И дальше он объясняет «отсутствие» переживаний у крестьянина: «Ему просто некогда страдать и убиваться, завтра же могут голодать остальные дети, если он сейчас не оставит всё и не возьмётся за работу.» /../ Анализ колыбельных песен привёл его к выводу: «Что народ любит и ценит детей — это уже доказывается тем, что он посвятил им целую особую поэзию» (Харьковский сборник, 1888, с.189-190).
Теми же причинами объясняли появление данного мотива О.И. Капица, Е.В. Гиппиус, Э.В. Померанцева, Г.Г. Шаповалова. Н.М. Элиаш видела в мотиве пожелания смерти ребенку «отзвуки древних представлений, древних поверий об искупительной силе детского страдания и смерти». Генетическим родством с заговором объясняет этот мотив В.П. Аникин. Он утверждает, что таким образом матери боролись за жизнь и здоровье своих детей, старались как бы обмануть злые силы. АН. Мартынова, ставя под сомнение утверждение С.М. Соловьёва, что на Руси не было обычая убивать слабых, увечных и «лишних» детей, полагает, что именно таким и незаконнорожденным детям матери желали смерти, что продиктованы «эти песни были гуманными чувствами, желанием избавить ребенка от мук болезни и голода». Она утверждает: «Анализ текстов показывает, что пожелание смерти выражено вполне определённо, почти всегда устойчивыми традиционными формулами, и не может быть истолковано как иносказание».

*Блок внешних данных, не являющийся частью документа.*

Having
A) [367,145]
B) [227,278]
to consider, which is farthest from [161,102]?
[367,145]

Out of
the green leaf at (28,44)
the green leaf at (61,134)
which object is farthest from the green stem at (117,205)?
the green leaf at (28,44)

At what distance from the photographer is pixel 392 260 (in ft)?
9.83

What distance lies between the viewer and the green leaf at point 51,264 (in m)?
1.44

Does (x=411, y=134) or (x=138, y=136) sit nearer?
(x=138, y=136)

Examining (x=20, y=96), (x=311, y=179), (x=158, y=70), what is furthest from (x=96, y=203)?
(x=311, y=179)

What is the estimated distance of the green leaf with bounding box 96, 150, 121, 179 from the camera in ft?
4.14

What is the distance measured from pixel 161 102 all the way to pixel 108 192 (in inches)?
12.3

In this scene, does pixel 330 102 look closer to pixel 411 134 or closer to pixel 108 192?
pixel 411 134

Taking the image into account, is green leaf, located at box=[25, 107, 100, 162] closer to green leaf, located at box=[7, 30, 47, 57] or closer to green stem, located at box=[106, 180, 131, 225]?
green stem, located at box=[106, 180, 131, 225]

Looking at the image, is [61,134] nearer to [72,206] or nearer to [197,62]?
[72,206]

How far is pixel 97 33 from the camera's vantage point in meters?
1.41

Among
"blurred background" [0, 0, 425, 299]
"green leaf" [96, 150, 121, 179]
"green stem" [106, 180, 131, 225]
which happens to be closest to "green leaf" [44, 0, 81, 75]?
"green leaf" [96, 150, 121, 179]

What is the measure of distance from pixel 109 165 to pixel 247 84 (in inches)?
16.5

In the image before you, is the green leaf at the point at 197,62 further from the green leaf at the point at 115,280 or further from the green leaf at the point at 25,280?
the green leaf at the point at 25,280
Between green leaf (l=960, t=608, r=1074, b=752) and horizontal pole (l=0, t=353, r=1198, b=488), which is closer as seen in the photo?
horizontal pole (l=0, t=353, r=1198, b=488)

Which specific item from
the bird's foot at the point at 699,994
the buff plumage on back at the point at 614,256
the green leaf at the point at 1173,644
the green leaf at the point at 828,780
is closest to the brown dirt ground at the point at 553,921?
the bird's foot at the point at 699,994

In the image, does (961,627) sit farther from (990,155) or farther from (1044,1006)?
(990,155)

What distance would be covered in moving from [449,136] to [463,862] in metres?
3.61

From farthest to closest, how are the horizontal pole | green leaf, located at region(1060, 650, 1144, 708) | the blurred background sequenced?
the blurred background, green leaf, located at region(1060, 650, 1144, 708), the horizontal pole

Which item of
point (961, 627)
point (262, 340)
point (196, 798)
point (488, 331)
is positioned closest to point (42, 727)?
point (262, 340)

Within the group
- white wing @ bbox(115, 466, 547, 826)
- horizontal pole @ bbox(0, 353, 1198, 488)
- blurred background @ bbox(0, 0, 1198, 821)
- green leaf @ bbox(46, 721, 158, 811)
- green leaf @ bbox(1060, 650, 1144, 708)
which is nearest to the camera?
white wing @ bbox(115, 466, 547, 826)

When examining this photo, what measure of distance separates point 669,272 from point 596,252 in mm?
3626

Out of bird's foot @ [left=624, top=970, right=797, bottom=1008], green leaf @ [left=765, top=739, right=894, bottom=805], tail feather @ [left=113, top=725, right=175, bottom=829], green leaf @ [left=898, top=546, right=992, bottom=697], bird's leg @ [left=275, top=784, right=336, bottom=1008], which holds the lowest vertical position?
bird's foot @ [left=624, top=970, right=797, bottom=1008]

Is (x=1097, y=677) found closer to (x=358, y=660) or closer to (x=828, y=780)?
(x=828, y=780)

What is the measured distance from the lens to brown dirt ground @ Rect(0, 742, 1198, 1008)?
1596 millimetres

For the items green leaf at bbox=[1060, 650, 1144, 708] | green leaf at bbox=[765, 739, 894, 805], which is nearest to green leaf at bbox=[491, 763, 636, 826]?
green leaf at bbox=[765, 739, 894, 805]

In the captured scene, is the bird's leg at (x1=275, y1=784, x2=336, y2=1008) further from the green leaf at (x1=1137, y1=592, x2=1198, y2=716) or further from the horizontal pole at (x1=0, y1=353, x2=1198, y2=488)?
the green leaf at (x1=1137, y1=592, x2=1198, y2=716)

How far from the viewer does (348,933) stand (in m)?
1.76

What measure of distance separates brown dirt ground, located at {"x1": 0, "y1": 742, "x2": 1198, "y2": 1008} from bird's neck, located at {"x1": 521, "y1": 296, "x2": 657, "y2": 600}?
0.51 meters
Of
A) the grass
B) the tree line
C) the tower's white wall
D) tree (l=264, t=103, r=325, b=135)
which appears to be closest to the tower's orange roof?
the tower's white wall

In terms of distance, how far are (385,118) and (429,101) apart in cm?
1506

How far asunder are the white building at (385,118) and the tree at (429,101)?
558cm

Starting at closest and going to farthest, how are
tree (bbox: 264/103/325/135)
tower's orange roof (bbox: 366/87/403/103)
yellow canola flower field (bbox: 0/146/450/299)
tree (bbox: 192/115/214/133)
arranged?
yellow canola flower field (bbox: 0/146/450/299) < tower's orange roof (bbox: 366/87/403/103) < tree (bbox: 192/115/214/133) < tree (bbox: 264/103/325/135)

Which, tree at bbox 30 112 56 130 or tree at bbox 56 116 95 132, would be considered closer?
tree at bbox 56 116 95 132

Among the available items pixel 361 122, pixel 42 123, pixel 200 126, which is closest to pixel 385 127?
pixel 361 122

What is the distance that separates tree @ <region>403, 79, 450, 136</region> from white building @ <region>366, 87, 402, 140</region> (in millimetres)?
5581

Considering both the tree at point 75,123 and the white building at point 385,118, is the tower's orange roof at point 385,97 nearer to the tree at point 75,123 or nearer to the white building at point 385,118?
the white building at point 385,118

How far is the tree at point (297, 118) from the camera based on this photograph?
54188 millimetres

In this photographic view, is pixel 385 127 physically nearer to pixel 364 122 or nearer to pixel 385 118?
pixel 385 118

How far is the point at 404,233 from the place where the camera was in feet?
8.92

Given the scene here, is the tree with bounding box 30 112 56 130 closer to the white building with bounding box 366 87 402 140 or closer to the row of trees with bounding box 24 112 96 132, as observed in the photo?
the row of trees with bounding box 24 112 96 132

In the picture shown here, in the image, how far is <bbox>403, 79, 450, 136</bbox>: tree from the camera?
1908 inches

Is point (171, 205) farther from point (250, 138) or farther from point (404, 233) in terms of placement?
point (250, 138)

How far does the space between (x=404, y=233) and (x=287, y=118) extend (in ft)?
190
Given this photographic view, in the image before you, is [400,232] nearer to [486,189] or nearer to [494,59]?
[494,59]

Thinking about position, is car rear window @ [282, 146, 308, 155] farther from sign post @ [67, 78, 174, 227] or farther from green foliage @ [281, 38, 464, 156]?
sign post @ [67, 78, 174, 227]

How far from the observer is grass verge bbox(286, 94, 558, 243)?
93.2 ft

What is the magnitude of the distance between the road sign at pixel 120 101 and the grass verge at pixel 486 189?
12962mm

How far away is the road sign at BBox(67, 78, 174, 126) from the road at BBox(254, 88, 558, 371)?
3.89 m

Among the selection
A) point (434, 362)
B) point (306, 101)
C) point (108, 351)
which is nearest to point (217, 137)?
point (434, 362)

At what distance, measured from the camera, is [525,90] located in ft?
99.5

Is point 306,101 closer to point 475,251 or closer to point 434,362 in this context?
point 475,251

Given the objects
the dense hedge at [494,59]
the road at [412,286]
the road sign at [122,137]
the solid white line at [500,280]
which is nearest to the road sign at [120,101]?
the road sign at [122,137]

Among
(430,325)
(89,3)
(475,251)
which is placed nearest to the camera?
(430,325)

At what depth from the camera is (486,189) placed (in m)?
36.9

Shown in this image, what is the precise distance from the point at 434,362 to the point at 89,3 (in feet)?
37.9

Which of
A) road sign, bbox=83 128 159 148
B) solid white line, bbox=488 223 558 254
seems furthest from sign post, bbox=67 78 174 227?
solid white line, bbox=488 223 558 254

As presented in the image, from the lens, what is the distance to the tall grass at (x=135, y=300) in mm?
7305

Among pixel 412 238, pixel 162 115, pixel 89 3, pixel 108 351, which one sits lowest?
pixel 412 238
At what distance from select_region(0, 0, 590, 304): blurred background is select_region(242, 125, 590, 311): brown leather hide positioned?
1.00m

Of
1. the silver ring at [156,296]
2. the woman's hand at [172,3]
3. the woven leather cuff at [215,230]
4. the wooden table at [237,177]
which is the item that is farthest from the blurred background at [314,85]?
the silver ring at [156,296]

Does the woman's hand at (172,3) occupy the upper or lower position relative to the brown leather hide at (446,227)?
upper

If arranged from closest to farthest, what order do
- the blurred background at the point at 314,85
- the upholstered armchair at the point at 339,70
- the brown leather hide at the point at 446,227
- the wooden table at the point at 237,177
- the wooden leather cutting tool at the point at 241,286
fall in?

Исследовательница за основу берет близость колыбельной песни к заговору. Следовательно, и под «традиционными формулами» имеет в виду заговорные формулы. Для колыбельной более характерна импровизированность, а не формульность. Приведенные её примеры («Бай да люли, хоть сегодня помри», «Бай, бай, бай, хоть сегодня умирай», «Спи-ко, Тоня, на два дни, а на третьем на дровни») даже стилистически далеки от заговоров. В них нет даже императивной формы, характерной для заговорной лексики, не говоря уже о более тонких отличиях. Во многих песнях этой группы зримы игровое начало, юмористическая и даже сатирическая направленность.»
Мельников М.Н. Русский детский фольклор. М.:Просвещение,1987. с.22-24.